For the last year and a half, regulatory issues are among the top IT management priorities with most attention focused on meeting the financial disclosure requirements set forth by Section 404 of the Sarbanes-Oxley Act. Consequently, spending has jumped tremendously for public companies, fueling regulatory compliance IT projects that can streamline compliance and help offset high audit fees and lost productivity.

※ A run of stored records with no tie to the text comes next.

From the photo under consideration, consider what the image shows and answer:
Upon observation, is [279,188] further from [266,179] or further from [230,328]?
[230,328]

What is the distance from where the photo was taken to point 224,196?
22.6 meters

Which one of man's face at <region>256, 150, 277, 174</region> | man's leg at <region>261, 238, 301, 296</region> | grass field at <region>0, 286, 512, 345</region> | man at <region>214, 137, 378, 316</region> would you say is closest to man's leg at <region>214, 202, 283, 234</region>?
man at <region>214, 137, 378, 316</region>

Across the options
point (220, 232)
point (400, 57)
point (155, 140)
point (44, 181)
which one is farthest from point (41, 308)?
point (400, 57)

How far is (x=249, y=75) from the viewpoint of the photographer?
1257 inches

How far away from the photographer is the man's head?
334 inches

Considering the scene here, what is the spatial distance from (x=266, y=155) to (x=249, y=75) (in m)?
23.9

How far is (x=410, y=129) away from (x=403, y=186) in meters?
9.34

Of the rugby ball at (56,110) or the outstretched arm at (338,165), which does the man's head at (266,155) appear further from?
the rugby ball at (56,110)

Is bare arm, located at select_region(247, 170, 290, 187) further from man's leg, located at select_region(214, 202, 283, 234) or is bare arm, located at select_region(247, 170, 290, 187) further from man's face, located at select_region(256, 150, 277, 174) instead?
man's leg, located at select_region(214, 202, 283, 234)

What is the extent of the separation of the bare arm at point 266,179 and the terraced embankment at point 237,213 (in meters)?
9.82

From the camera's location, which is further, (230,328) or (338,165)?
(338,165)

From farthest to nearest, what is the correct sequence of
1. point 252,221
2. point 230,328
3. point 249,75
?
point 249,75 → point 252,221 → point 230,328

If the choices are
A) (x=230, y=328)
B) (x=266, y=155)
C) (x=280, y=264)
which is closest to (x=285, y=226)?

An analysis of strategic IT project planning trends shows a bimodal increase over the past 12 months, likely in step with the push to meet Section 404 compliance deadlines. As the chart below illustrates, the first peak in compliance projects occurred in the months preceding the compliance deadline (November 15, 2004) for companies with greater than $75 million in market capitalization. The second spike is apparent in the months preceding the original compliance deadline for companies with less than or equal to $75 million capitalization and foreign firms. The Securities and Exchange Commission (SEC) extended the compliance deadline in March by an additional year, giving these companies until July 15, 2006 (or soon after) to report their internal control processes for the fiscal year.
With the unexpected relief, organizations pushed back, as suggested by the drop in compliance projects from May to the present. Nonetheless, since the start of the year, there still is a sizeable net increase in regulatory compliance spending, with projects rising from 10% to 45% of all current strategic planning implementations.